This letter accompanies the article on page 363
The interest in the letter is much appreciated for the study assessing the effect of extended dual antiplatelet therapy (DAPT) on clinical outcomes in invasively treated acute coronary syndrome (ACS) patients with different lipoprotein(a) [Lp(a)] concentrations [1]. Previous in vivo and in vitro studies revealed that Lp(a) has a pro-aggregatory effect through proteinase-activated receptor 1 (PAR1) via thrombin-mediated activation and CD36 via OxPL-mediated activation [2–3] and an anti-aggregatory effect through platelet-activating factor acetylhydrolase (PAFAH), collagen and αIIbβ3 integrin [4–5]. Although the net in vivo effect of Lp(a) on overall platelet function remains unknown, the preponderance of evidence suggests a net pro-aggregatory effect. For example, Zhu et al. reported that high plasma Lp(a) levels were significantly associated with increased platelet aggregation determined by thromboelastography in patients undergoing percutaneous coronary intervention (PCI) [6].

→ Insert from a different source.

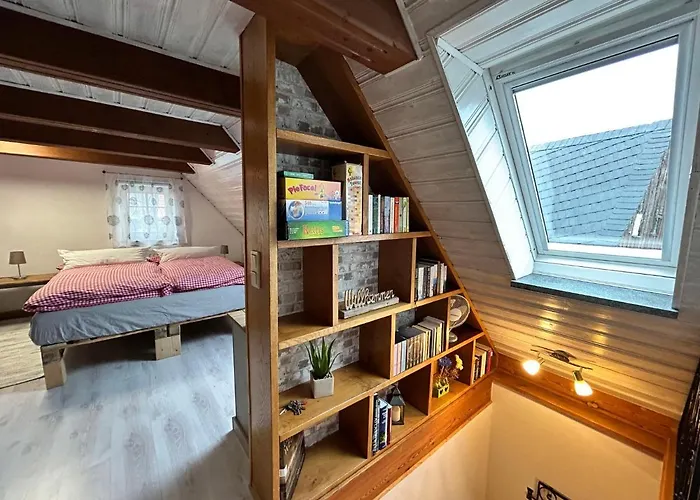 Fritz By Interhome Lägenhet *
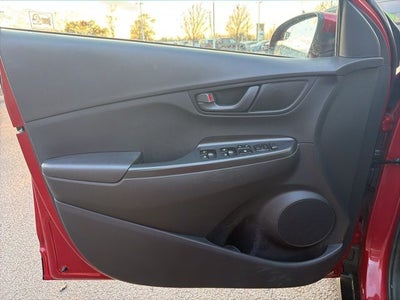 2021 Hyundai Kona SE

According to available research, for the first time, it was demonstrated that DAPT with aspirin plus clopidogrel > 1 year was significantly associated with lower risk of ischemic events without increasing the risk of clinically relevant bleeding in ACS patients with elevated Lp(a) levels after PCI, whereas the beneficial effect of extended DAPT was not detected in individuals with normal Lp(a) levels. Notably, there are two points to declare. First, clopidogrel, rather than ticagrelor or prasugrel, was predominantly used as a P2Y12 inhibitor for the DAPT regimen. Second, the conclusions drawn from the study may not be generalized to other than Asian ethnicities. Therefore, studies using a more potent P2Y12 inhibitor or in non-Asian ethnicities are needed to evaluate the prognostic effect of extended DAPT in ACS patients with elevated Lp(a) levels after PCI. In addition, further studies evaluating the role of aspirin and P2Y12 inhibitors on platelet function will help us understand why prolonged DAPT had different effects in patients with different Lp(a) concentrations.

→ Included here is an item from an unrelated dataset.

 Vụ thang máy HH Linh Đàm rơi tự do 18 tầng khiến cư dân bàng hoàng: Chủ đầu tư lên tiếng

We totally agree with what was indicated in the letter which said that more complex assessment of lipid parameters including Lp(a) should be performed in clinical trials aimed at assessing DAPT modification, especially de-escalation and prolonged treatment. For example, the ongoing ELECTRA-SIRIO 2 (Evaluating Safety and Efficacy of Two Ticagrelor-based De-escalation Antiplatelet Strategies in Acute Coronary Syndrome — a randomized clinical trial) is being conducted to assess the influence of ticagrelor dose reduction with or without the continuation of aspirin versus DAPT with standard dose ticagrelor in reducing clinically relevant bleeding and maintaining anti-ischemic efficacy in ACS patients [7]. In addition to the main results of the study, we also expect what role Lp(a) plays.